- [Stored data]:
_ _ _ _ _

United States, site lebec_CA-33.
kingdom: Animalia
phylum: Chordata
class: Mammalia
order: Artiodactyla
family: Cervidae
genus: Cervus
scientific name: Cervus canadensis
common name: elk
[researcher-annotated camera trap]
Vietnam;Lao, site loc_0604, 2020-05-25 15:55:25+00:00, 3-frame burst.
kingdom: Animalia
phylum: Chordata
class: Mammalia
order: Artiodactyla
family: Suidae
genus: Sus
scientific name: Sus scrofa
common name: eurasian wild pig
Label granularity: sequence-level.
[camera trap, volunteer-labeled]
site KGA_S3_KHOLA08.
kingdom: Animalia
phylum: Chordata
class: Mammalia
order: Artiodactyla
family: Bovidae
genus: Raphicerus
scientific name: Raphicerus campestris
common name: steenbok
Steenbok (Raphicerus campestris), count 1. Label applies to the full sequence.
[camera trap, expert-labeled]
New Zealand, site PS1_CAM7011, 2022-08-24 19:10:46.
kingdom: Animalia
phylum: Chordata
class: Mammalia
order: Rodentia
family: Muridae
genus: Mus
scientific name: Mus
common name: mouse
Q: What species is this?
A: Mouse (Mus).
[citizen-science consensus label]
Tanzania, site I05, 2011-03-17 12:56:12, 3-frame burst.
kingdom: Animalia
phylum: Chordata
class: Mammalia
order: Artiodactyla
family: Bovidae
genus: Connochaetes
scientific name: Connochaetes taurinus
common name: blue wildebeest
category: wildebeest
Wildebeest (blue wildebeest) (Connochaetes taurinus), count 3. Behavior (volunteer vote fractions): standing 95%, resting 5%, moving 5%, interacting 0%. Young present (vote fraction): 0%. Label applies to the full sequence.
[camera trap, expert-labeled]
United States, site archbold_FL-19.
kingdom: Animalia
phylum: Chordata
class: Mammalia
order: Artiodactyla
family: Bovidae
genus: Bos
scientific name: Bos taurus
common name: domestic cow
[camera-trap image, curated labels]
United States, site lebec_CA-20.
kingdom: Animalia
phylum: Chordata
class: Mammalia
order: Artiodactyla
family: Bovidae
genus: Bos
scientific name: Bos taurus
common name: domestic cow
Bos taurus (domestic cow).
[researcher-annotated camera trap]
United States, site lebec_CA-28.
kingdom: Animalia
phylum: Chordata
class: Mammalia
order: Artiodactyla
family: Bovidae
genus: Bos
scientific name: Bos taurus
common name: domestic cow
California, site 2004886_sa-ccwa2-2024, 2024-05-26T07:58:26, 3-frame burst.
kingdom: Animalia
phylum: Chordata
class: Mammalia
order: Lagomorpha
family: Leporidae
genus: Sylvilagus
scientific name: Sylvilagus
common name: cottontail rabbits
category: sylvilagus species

_ _ _ _ _

- [Task instructions]: Return, word for word, every line from the line with "2024-05-26T07:58:26, 3-frame burst." to the final line of the data.

- [Written solution]:
California, site 2004886_sa-ccwa2-2024, 2024-05-26T07:58:26, 3-frame burst.
kingdom: Animalia
phylum: Chordata
class: Mammalia
order: Lagomorpha
family: Leporidae
genus: Sylvilagus
scientific name: Sylvilagus
common name: cottontail rabbits
category: sylvilagus species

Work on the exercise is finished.